Wakil Ketua Banggar Cucun Ahmad Akui DPR Alami Banyak Tantangan dari Sisi Penganggaran Saat Covid-19

EP
Echa Panrita Lopi

Penulis

Terkinidotid Hadir di WhatsApp Channel
Follow

DPR telah menyelesaikan UU APBN Tahun Anggaran 2021 sampai Rancangan Undang-Undang APBN Tahun Anggaran 2025. DPR periode 2019-2024 juga telah menyelesaikan Laporan Semester 1 dan Prognosis semester II tahun periode 2020-2024 serta UU Pertanggungjawaban atas Pelaksanaan APBN Tahun
Anggaran 2019 sampai Tahun Anggaran 2023.

Artinya DPR sudah membahas sebanyak 5 RUU pertanggungjawaban pelaksanaan APBN sampai akhir masa tugas 30 September 2024.

Selain itu, beberapa capaian penting terkait fungsi anggaran negara lainnya yang telah dilakukan DPR periode 2019-2024 adalah mengesahkan UU nomor 7 tahun 2021 tentang Harmonisasi Peraturan Perpajakan (UU HPP) yang diyakini dapat meningkatkan perekonomian nasional.

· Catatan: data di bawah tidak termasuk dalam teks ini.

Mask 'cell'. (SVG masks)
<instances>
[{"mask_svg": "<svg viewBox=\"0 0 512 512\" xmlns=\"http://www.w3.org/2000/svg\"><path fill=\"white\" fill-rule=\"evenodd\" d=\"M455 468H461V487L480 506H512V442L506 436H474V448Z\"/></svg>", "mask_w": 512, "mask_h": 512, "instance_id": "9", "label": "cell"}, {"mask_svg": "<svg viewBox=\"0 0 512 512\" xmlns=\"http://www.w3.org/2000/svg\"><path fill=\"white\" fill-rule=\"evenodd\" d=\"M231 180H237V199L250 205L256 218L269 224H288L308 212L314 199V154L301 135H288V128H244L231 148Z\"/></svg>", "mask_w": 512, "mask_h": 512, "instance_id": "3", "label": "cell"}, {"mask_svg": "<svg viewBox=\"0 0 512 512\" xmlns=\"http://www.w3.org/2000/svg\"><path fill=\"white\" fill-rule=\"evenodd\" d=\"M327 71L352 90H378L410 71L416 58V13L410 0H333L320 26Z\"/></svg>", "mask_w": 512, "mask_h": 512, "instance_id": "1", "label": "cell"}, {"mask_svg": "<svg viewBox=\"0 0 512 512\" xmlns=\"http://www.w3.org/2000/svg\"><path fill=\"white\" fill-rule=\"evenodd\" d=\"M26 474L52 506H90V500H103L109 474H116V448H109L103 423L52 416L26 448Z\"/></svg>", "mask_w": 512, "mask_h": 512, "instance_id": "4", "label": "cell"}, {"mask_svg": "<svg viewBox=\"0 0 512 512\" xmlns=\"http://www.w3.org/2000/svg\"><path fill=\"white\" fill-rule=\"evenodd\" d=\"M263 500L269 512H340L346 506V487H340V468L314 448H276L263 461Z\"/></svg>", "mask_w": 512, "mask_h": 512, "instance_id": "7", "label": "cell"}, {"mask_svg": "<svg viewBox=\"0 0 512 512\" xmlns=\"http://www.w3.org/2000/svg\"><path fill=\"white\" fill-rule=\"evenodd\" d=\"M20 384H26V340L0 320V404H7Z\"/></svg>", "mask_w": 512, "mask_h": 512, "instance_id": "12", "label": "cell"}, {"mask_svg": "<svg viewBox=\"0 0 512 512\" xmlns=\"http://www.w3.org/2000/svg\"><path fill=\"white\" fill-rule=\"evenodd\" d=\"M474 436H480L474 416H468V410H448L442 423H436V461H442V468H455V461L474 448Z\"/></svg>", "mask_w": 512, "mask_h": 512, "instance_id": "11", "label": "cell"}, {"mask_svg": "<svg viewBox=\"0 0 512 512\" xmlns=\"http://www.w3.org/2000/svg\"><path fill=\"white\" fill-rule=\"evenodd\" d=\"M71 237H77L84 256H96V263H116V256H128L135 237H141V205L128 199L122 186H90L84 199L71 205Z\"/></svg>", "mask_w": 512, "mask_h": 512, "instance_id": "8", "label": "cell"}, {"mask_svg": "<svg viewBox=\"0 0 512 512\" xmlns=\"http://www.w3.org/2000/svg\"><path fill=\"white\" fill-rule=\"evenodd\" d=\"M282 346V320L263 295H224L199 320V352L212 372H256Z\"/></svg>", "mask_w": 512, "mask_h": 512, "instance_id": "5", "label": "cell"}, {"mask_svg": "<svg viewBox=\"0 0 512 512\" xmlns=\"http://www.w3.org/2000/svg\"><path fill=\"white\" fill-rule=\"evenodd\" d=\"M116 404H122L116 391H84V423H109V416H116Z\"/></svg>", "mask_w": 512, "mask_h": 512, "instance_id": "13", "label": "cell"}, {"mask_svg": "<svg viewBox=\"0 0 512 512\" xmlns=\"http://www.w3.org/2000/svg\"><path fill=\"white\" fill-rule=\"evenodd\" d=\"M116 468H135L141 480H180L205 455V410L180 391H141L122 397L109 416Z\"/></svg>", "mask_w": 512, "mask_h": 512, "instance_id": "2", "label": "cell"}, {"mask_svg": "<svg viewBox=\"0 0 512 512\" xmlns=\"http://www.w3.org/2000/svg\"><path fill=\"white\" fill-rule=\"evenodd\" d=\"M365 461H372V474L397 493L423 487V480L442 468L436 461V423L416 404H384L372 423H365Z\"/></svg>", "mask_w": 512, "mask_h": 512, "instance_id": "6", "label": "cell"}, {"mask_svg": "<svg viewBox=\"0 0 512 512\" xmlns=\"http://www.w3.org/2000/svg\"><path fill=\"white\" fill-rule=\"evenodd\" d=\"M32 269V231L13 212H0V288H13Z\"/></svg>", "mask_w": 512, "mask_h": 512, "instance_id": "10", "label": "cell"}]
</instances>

Salah satu substansi UU HPP adalah subtansi kenaikan PPN atas barang konsumsi dari 10% menjadi 11% yang berlangsung efektif pada April 2022.

Kenaikan tarif PPN memberikan dampak pada aktivitas konsumsi rumah tangga dan dapat memengaruhi pertumbuhan positif ekonomi nasional serta dapat mengatasi persoalan fundamental perpajakan.

Pemberian intensif sejalan dengan upaya reformasi bidang perpajakan dan PNBP seperti pembebasan PPh impor dan percepatan restitusi PPN.

Kemudian, DPR bersama Pemerintah terus melakukan penyempurnaan program perlindungan sosial dan pengentasan kemiskinan melalui perbaikan Data Terpadu Kesejahteraan Sosial (DTKS), reformasi perlinsos melalui integrasi bansos dan subsidi.

Kemudian memperluas penerima beasiswa miskin untuk memutus rantai kemiskinan, memberikan insentif pelatihan kerja untuk yang tidak melanjutkan sekolah atau yang terkena PHK melalui program Kartu Prakerja dan meningkatkan pendapatan melalui penguatan dan perluasan ekonomi produktif.

DPR dan Pemerintah juga melakukan penguatan transfer ke daerah melalui kebijakan pagu Dana Alokasi umum (DAU) berdasarkan Undang-Undang Nomor 1 Tahun 2022 tentang Hubungan Keuangan Pusat dan Pemerintah Daerah (UU HKPD).

DPR pun telah mendukung realisasi program-program kesejahteraan rakyat, antara lain penambahan subsidi pupuk yang tadinya 4,7 juta subsidi pupuk menjadi 9,55 juta subsidi pupuk pada tahun 2024.